My mind was rejuvenated by delicate feelings of homecoming as the train buzzed through the Konkan stretch. Life seemed different all around. Here you could see the population India likes to forget - the producers of food. The population we depend upon for survival, yet for whose survival we seldom care about. I was at once ashamed to see vast acres of land cultivated by very few farmers, and on how diminutive their existence remains. They perform the mammoth task of bringing food to India's billions of hungry stomachs at the cost of themselves going hungry each passing day. The sacrifice to keep the system running begins within these fields. I wonder what would happen if every farmer in the country stopped cultivation to pursue higher dreams, if they moved into the cities, will the rich make grains? Thoughts are always plenty because of the ultimate boredom that prevails in a long train ride, with time turning slow, primarily due to the mounting hope of homecoming, I find myself thinking either about my life or about others, even though both makes very little difference.
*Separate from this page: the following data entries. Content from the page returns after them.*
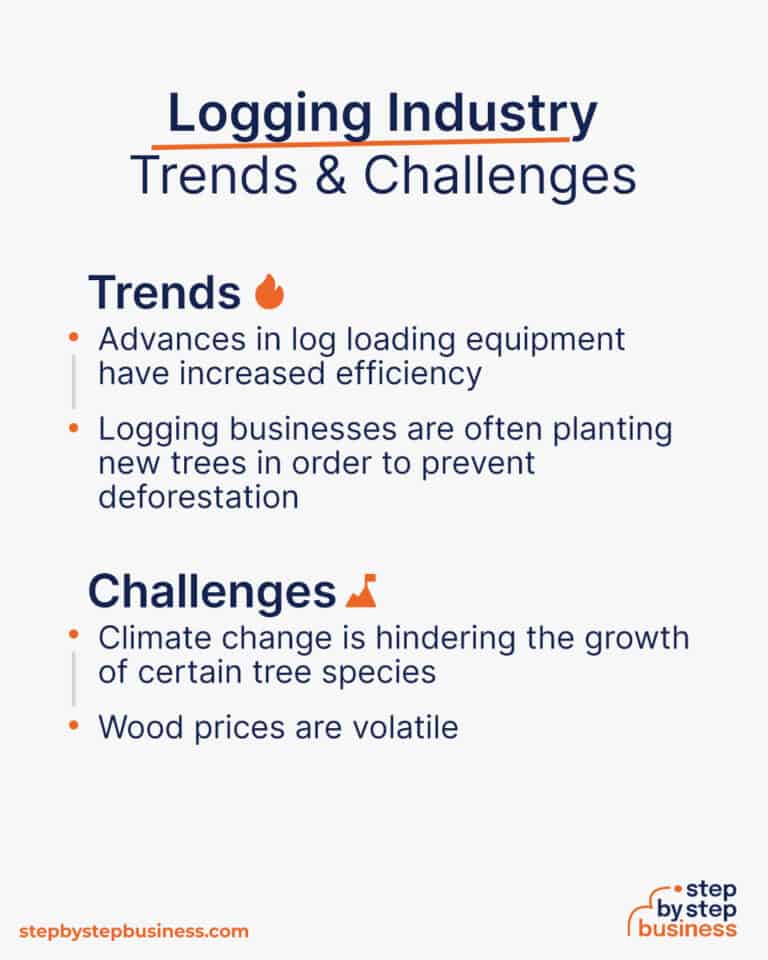 Logging Industry
Trends & Challenges

Trends
• Advances in log loading equipment have increased efficiency
• Logging businesses are often planting new trees in order to prevent deforestation

Challenges
• Climate change is hindering the growth of certain tree species
• Wood prices are volatile

stepbystepbusiness.com

step by step business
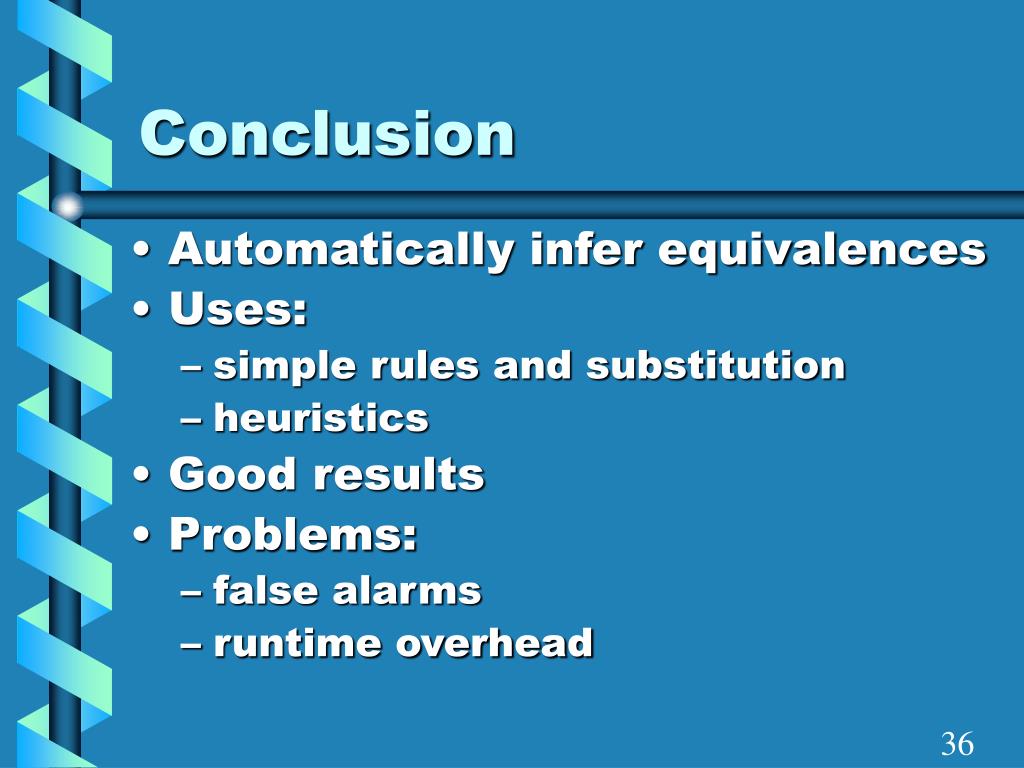 Conclusion

• Automatically infer equivalences
• Uses:
– simple rules and substitution
– heuristics
• Good results
• Problems:
– false alarms
– runtime overhead

36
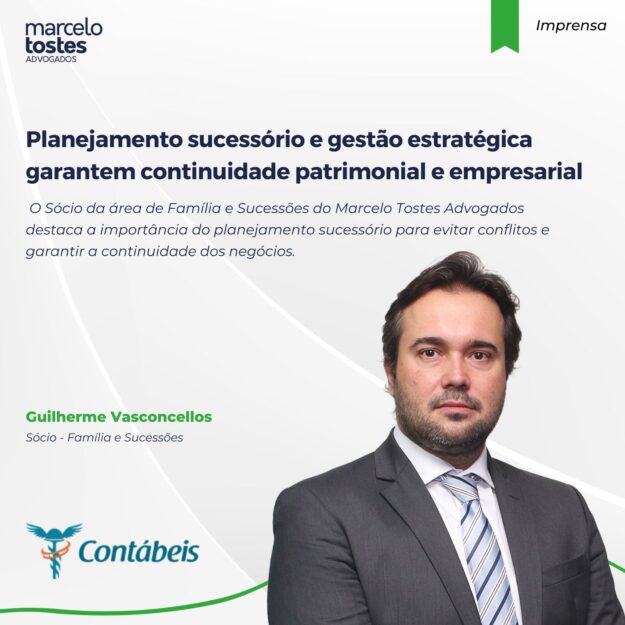 marcelo
tostes
ADVOGADOS

Imprensa

Planejamento sucessório e gestão estratégica garantem continuidade patrimonial e empresarial

O Sócio da área de Família e Sucessões do Marcelo Tostes Advogados destaca a importância do planejamento sucessório para evitar conflitos e garantir a continuidade dos negócios.

Guilherme Vasconcellos
Sócio - Família e Sucessões

Contábeis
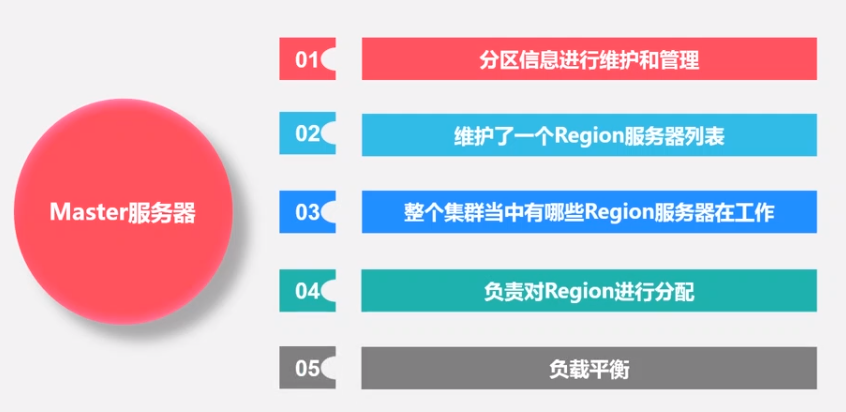 Master服务器

01 分区信息进行维护和管理

02 维护了一个Region服务器列表

03 整个集群当中有哪些Region服务器在工作

04 负责对Region进行分配

05 负载平衡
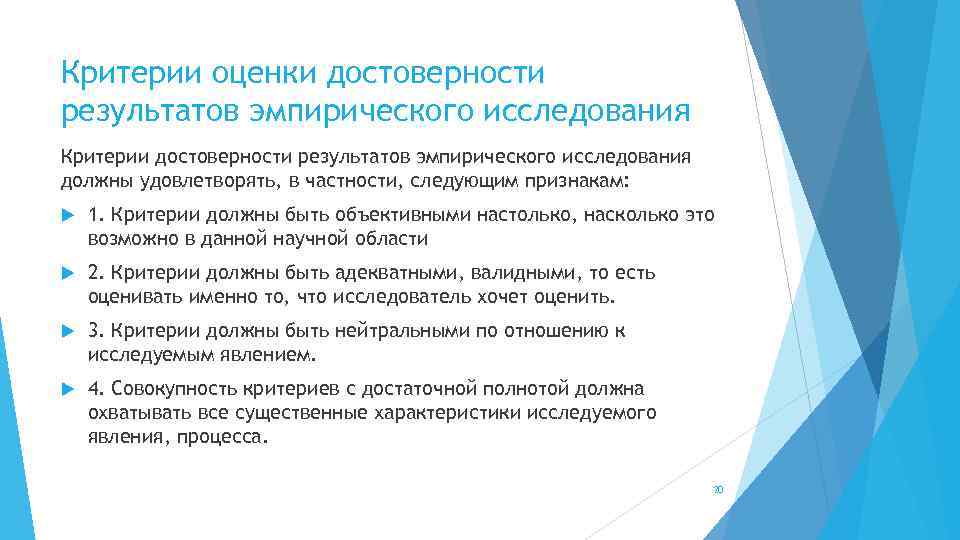 Критерии оценки достоверности результатов эмпирического исследования

Критерии достоверности результатов эмпирического исследования должны удовлетворять, в частности, следующим признакам:

1. Критерии должны быть объективными настолько, насколько это возможно в данной научной области

2. Критерии должны быть адекватными, валидными, то есть оценивать именно то, что исследователь хочет оценить.

3. Критерии должны быть нейтральными по отношению к исследуемым явлением.

4. Совокупность критериев с достаточной полнотой должна охватывать все существенные характеристики исследуемого явления, процесса.

20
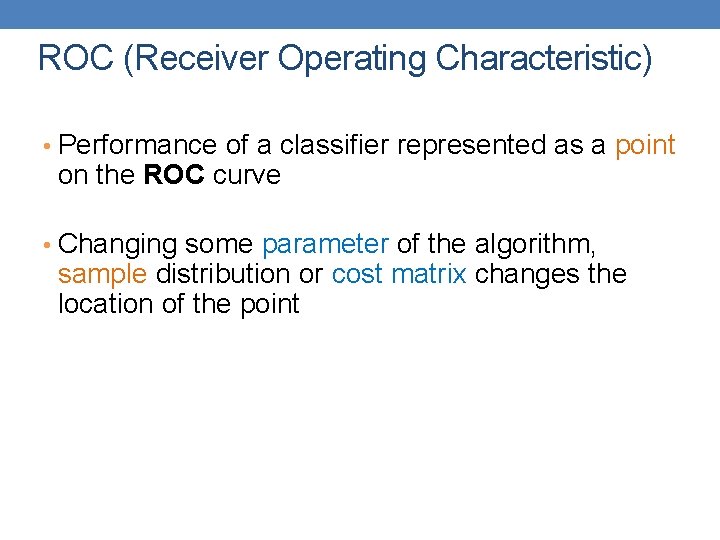 ROC (Receiver Operating Characteristic)

• Performance of a classifier represented as a point on the ROC curve

• Changing some parameter of the algorithm, sample distribution or cost matrix changes the location of the point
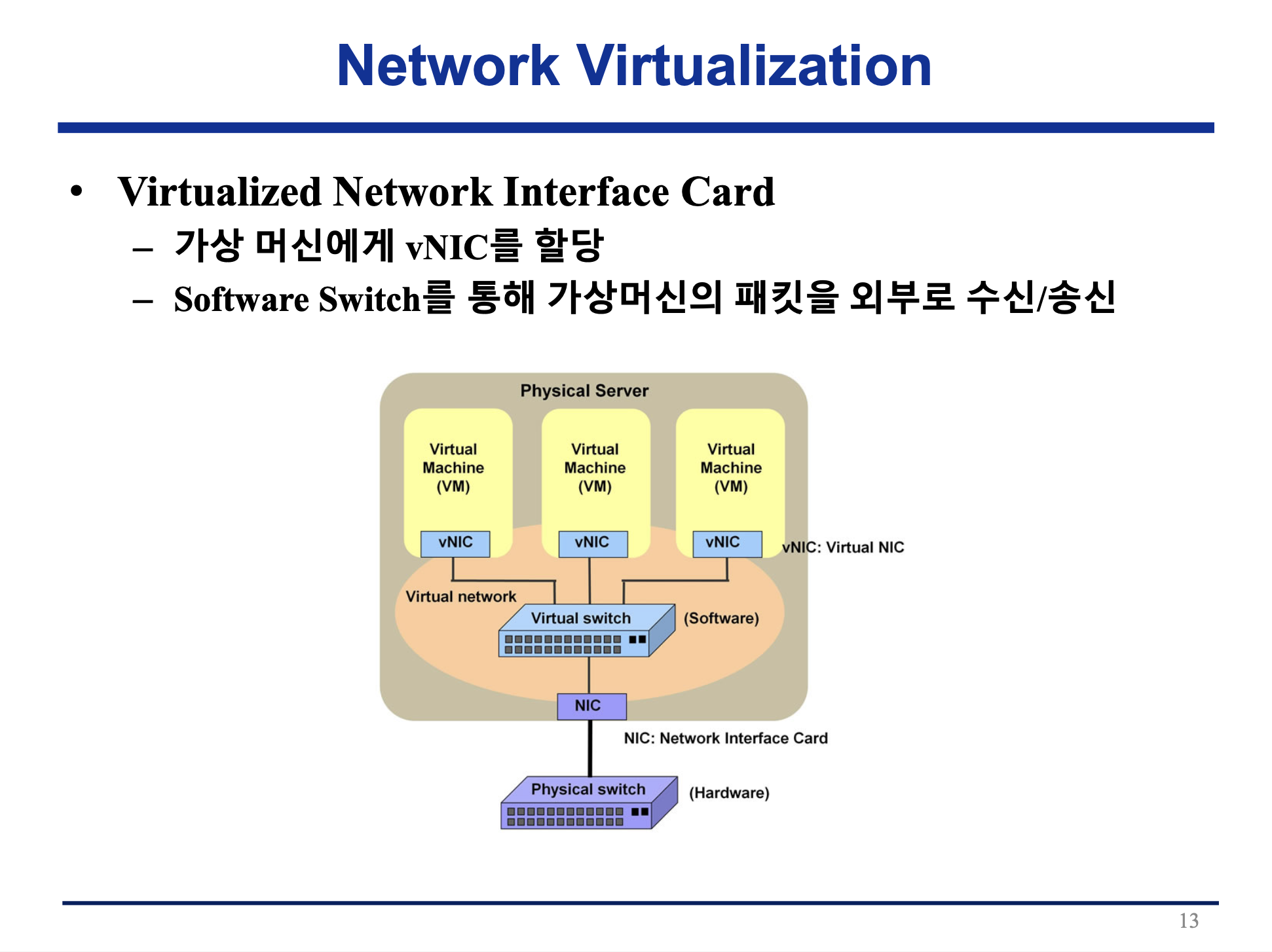 Network Virtualization

• Virtualized Network Interface Card
– 가상 머신에게 vNIC를 할당
– Software Switch를 통해 가상머신의 패킷을 외부로 수신/송신

Physical Server

Virtual Machine (VM)

Virtual Machine (VM)

Virtual Machine (VM)

vNIC

vNIC

vNIC

vNIC: Virtual NIC

Virtual network

Virtual switch

(Software)

NIC

NIC: Network Interface Card

Physical switch

(Hardware)

13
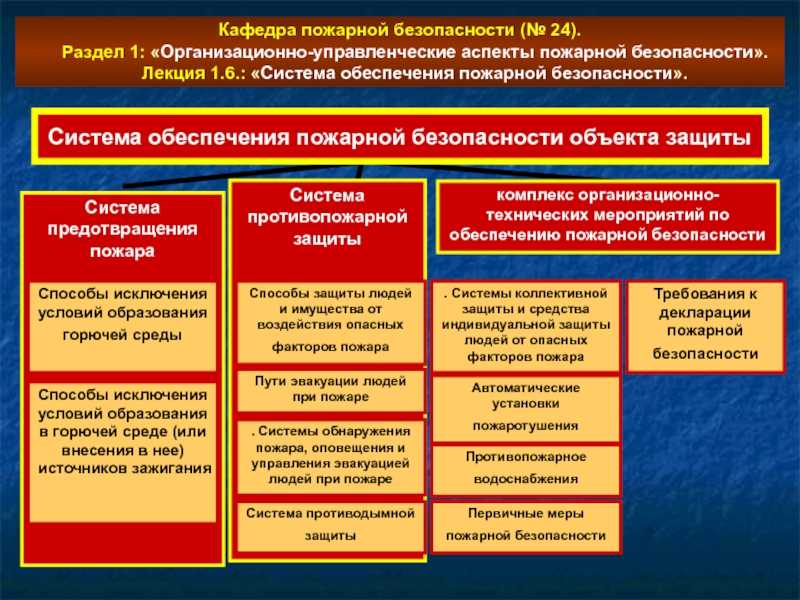 Кафедра пожарной безопасности (№ 24).
Раздел 1: «Организационно-управленческие аспекты пожарной безопасности».
Лекция 1.6.: «Система обеспечения пожарной безопасности».

Система обеспечения пожарной безопасности объекта защиты

Система предотвращения пожара

Способы исключения условий образования горючей среды

Способы исключения условий образования в горючей среде (или внесения в нее) источников зажигания

Система противопожарной защиты

Способы защиты людей и имущества от воздействия опасных факторов пожара

Пути эвакуации людей при пожаре

. Системы обнаружения пожара, оповещения и управления эвакуацией людей при пожаре

Система противодымной защиты

комплекс организационно-технических мероприятий по обеспечению пожарной безопасности

. Системы коллективной защиты и средства индивидуальной защиты людей от опасных факторов пожара

Автоматические установки пожаротушения

Противопожарное водоснабжения

Первичные меры пожарной безопасности

Требования к декларации пожарной безопасности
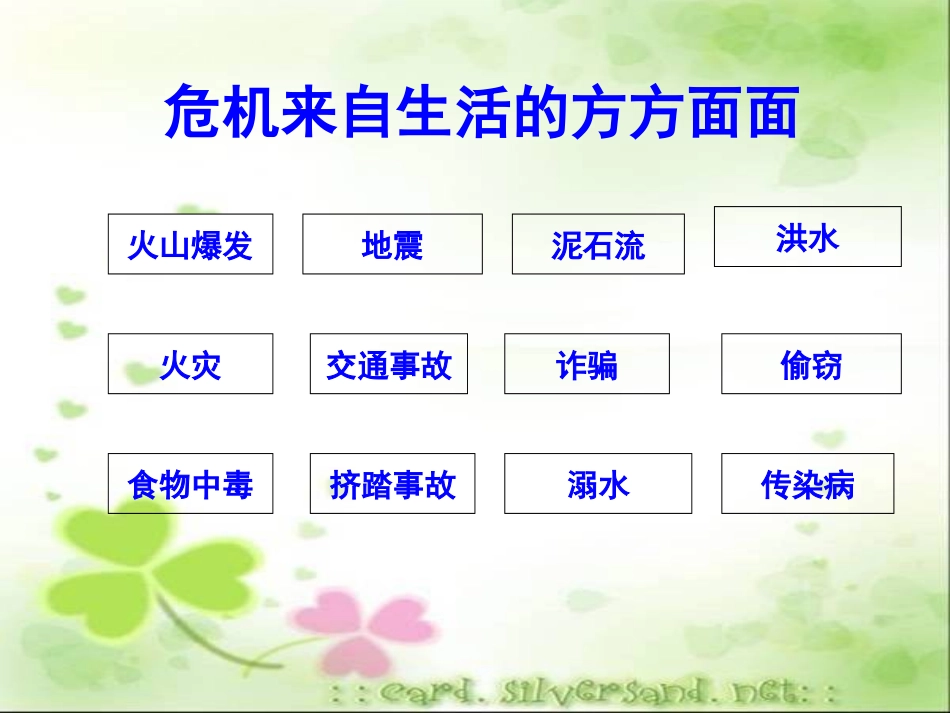 危机来自生活的方方面面

火山爆发

地震

泥石流

洪水

火灾

交通事故

诈骗

偷窃

食物中毒

挤踏事故

溺水

传染病

: : card. silversand. net: :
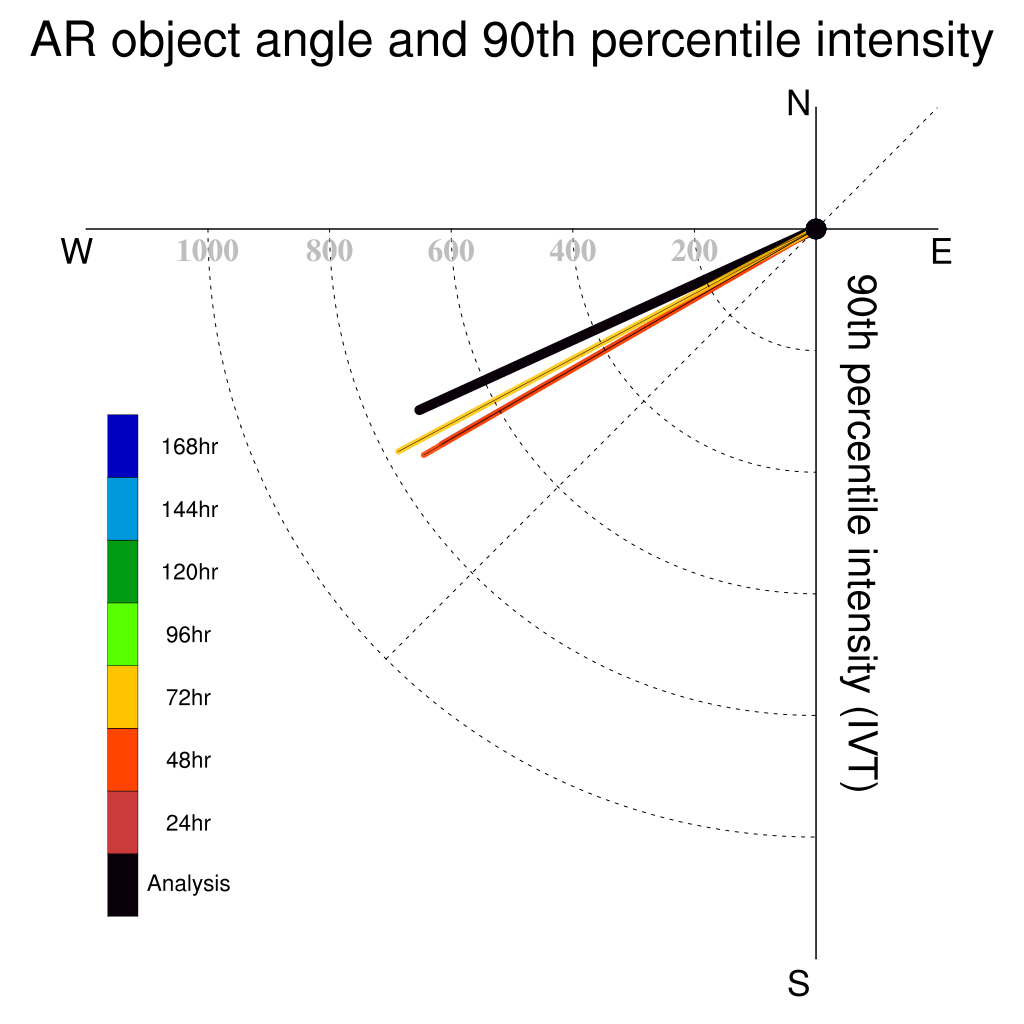 AR object angle and 90th percentile intensity

N

W

E

S

1000
800
600
400
200

90th percentile intensity (IVT)

168hr
144hr
120hr
96hr
72hr
48hr
24hr
Analysis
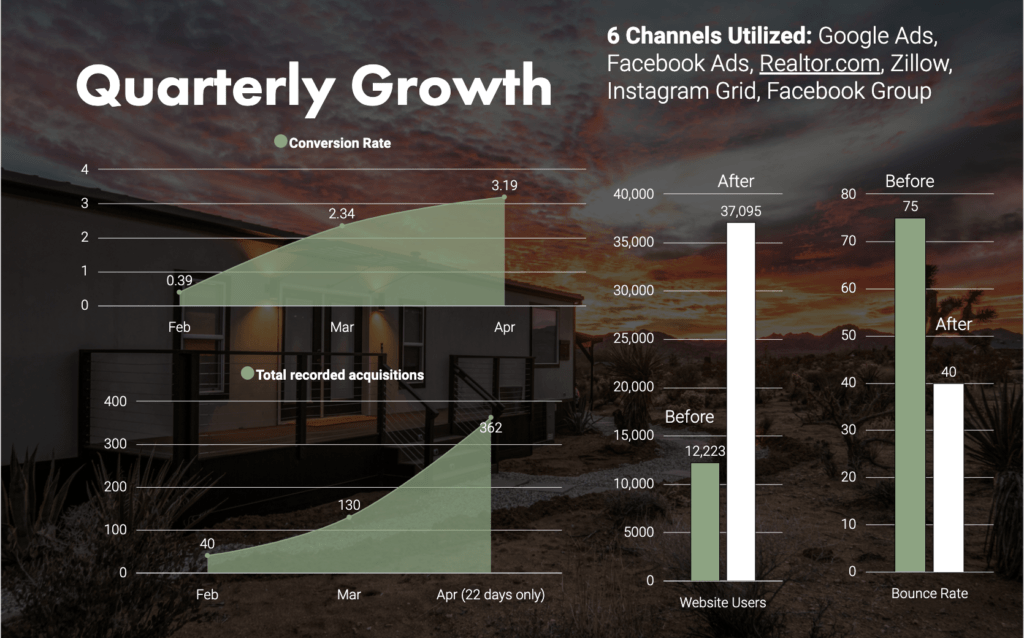 Quarterly Growth

6 Channels Utilized: Google Ads, Facebook Ads, Realtor.com, Zillow, Instagram Grid, Facebook Group

Conversion Rate

4
3
2
1
0

0.39
2.34
3.19

Feb
Mar
Apr

Total recorded acquisitions

400
300
200
100
0

40
130
362

Feb
Mar
Apr (22 days only)

40,000
35,000
30,000
25,000
20,000
15,000
10,000
5000
0

Before
12,223
After
37,095

Website Users

80
70
60
50
40
30
20
10
0

Before
75
After
40

Bounce Rate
'Don't go to that place again', my mother said. It had been five years since I last saw her. Age has certainly caught up with her. I remember how easily she carried two of my large trunks and ran along with me to catch the train. Things looked bleak now, and different. I knew she would ask me to stay, that is precisely what Vasco, my brother told me to do when he called me last month. It seemed a psychological persuasion at first, but my mother falling ill was the warning sign that times have changed. I look at her again and say,'I never will, promise.'
The answer seemed to bring a smile to her face. I smiled too. I remember all the pains this woman took to make me and Vasco what we are today. My father died when I was three and Vasco five. But I never did miss my father, my mother did everything, from buying households to dropping us at school. Mother was the first woman in our village to own a scooter, and would have probably been the tool of constant mockery by the elite men. But she went on. She worked in our 1.5 acre rubber farm in the morning, cooked for us afterwards, took us to school, herself taught at a secondary school, took us back home, bathed us, helped us do homework, heard our stories, tended household and never slept!
'Your promise is the best medicine', Vasco said, 'It would keep her well!'
I smiled.
EPILOGUE
Kerala was a new start, a new beginning, though very different from Mumbai. I began working in the farm from the next morning. Farming gives you a lot of free time, I write stories and send them to all sorts of publishers during free time. Vasco works as an accountant in a bank, he is married to our childhood friend Anne and has a bright boy named Joseph as their only asset. Together Vasco and I earn enough to live a moderate yet happy life. Though, sometimes I stop and think of Mumbai during my free time, of the ignobility you feel when living in the mega city. I wonder if I'd ever go back to that wonderful spectacle of humanity, of millions surviving together. The perpetual drama of grit, fitness and unquenchable dreams. A magical city capable of entrapping your vision and imagination with an overpowering resonance of life, a city which draws you towards it, the more you try to go away, a city which made me realize that what separates moments from memories were only a small millisecond of time!